DISCUSSION AND CONCLUSION

The results demonstrate that a substantial suppression of noise can be achieved using the proposed regularization approach. This is accomplished by taking into account correlations of the varying signal intensity along the marked post-labeling delays. Image quality can be achieved with ICTGV reconstruction from non-averaged data, as with seven-fold averaging. This reduces the scanning time from 33min to 4min 45s. This improvement potentially helps to enable the consolidation of clinical applicability and higher spatial resolutions. Further improvements with this method may be achieved by computing reconstructions from the 3D-parametric data, which was processed slice-by-slice in this work to reduce the computational burden. The implementation as well as comparison to state-of-the-art methods will be subject to future work.

Acknowledgements

BioTechMed-Graz

Funded by the Austrian Science Fund (FWF) SFB-F3209-18

NVIDIA Corporation Hardware grant support

References

1. Schloegl M, Holler M, Bredies K, et al. Infimal convolution of total generalized variation functionals for dynamic MRI. Magnetic Resonance in Med. 2016; doi:10.1002/mrm.26352

2. Zhao L, Fiedlden SW, Feng X, et al. Rapid 3D dynamic arterial spin labeling with a sparse model-based image reconstruction. Neuroimage 2015;121:205-216

3. Günther M, Oshio K, Feinberg DA. Single-shot 3D imaging techniques improve arterial spin labeling perfusion measurements. Magn Reson Med. 2005;54(2):491-498

Figures

Figure 1: Comparison of ICTGV reconstructed (a) and noisy (b) simulated dynamic ASL series for four selected (TI= 500, 1000,1500, 2000ms) of total nine post-labeling delays (columns) and linearly increasing noise-levels (rows).

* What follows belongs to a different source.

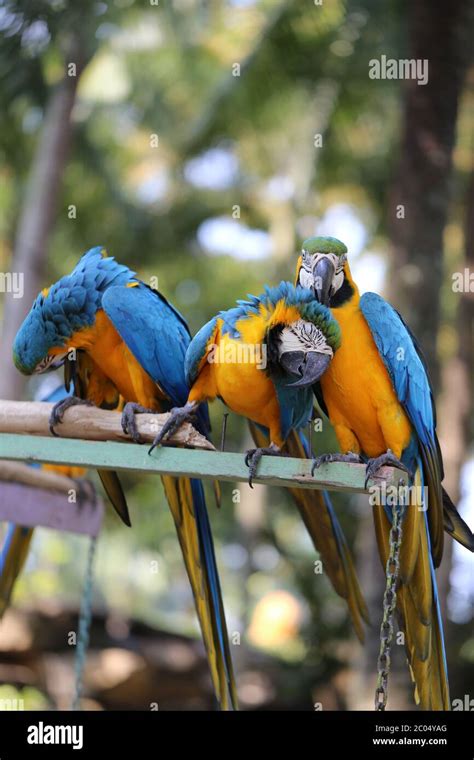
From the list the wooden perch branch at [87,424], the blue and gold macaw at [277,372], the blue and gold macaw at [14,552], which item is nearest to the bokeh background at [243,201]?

Figure 3: Comparison of a seven-fold averaged gold-standard dynamic ASL series (red) with an ICTGV denoised (green) and conventional (blue) series using only one difference image for four selected voxels

Figure 2: Comparison of in-vivo dynamic ASL data (selected slice) with 7 (1st row), 5 (2nd row), 3 (3rd row) and 1 (4th row) averages with ICTGV (a) and conventional reconstruction (b) for four of nine selected post-labeling delays (TI=750,1250,1750,2250ms; columns).